### Text
Representations, Warranties and Agreements of the Trust Clause Samples
The 'Representations, Warranties and Agreements of the Trust' clause sets out the specific statements, assurances, and commitments made by the trust to the other parties in a contract. Typically, this clause details factual assertions about the trust’s legal status, authority to enter into the agreement, compliance with laws, and the accuracy of information provided. By clearly outlining these representations and warranties, the clause allocates risk and ensures that all parties have a shared understanding of the trust’s obligations and the veracity of its statements, thereby reducing the likelihood of disputes arising from misunderstandings or misrepresentations.
Representations, Warranties and Agreements of the Trust. The Trust represents, warrants and agrees that:
(a) The Adviser and the Sub-Adviser each has been duly appointed by the Board of Trustees of the Trust to provide investment services to the Fund Account as contemplated hereby.
(b) The Trust will cause the Adviser to deliver to the Sub-Adviser a true and complete copy of the Fund’s Registration Statement as effective from time to time, and such other documents or instruments governing the investment of the Fund Account and such other information as reasonably requested by the Sub-Adviser, as is necessary for the Sub-Adviser to carry out its obligations under this Contract.
Representations, Warranties and Agreements of the Trust. The Trust represents, warrants and agrees that:
(a) The Trust is a statutory trust duly formed and validly existing under the laws of the State of Delaware with the power to own and possess its assets and carry on its business as it is now being conducted and as proposed to be conducted hereunder.
(b) The Trust is registered as an investment company under the 1940 Act and the Fund, a series of the Trust, elected to qualify and has qualified as a regulated investment company under the Code, and the Fund’s shares are registered under the Securities Act of 1933, as amended.
(c) The execution, delivery and performance by the Trust of this Agreement are within the Trust’s powers and have been duly authorized by all necessary action on the part of the Trust and the Board, and no action by, or in respect of, or filing with, any governmental body, agency or official is required on the part of the Trust for the execution, delivery and performance by the Trust of this Agreement, and the execution, delivery and performance by the Trust of this Agreement do not contravene or constitute a default under: (i) any provision of applicable law, rule or regulation; (ii) the Trust’s governing instruments; or (iii) any agreement, judgment, injunction, order, decree or other instrument binding upon the Trust.

### Problems to work on
**1.** Under item (c) of the trust clause text, list each thing that the Trust's execution, delivery and performance of the Agreement do not contravene or constitute a default under.
**2.** Retype the passage of the trust clause text from "(c) The execution, delivery" to "upon the Trust.", word for word.
**3.** Extend the trust clause text past its final sentence, keeping its form and legal style.
The material below this point comes from a different source than the trust clause text.

### Supplied information
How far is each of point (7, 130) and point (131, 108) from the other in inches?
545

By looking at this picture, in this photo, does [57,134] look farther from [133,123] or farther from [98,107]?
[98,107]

### Task-by-task outputs
**1.**
- Any provision of applicable law, rule or regulation
- The Trust's governing instruments
- Any agreement, judgment, injunction, order, decree or other instrument binding upon the Trust

**2.**
(c) The execution, delivery and performance by the Trust of this Agreement are within the Trust’s powers and have been duly authorized by all necessary action on the part of the Trust and the Board, and no action by, or in respect of, or filing with, any governmental body, agency or official is required on the part of the Trust for the execution, delivery and performance by the Trust of this Agreement, and the execution, delivery and performance by the Trust of this Agreement do not contravene or constitute a default under: (i) any provision of applicable law, rule or regulation; (ii) the Trust’s governing instruments; or (iii) any agreement, judgment, injunction, order, decree or other instrument binding upon the Trust.

**3.**
(d) The Adviser and the Sub-Adviser each has been duly appointed by the Board to provide investment services to the Fund Account as contemplated hereby.
Representations, Warranties and Agreements of the Trust. The Trust represents, warrants and agrees that:
(a) Each of the Adviser and the Sub-Adviser has been duly appointed by the Board of Trustees of the Trust to provide investment services to the Fund Account as contemplated hereby.
(b) The Trust will deliver to the Sub-Adviser a true and complete copy of the Fund's Registration Statement as effective from time to time and such other documents or instruments governing the investment of the Fund Account and such other information as is necessary for the Sub-Adviser to carry out its obligations under this Contract.
(c) The Trust is currently in compliance and shall at all times continue to comply with the requirements imposed upon the Trust by applicable law and regulations.
Representations, Warranties and Agreements of the Trust. The Trust represents, warrants and agrees that:
A. The Sub-Adviser has been duly appointed by the Board of Trustees of the Trust to provide investment services to the Fund as contemplated hereby.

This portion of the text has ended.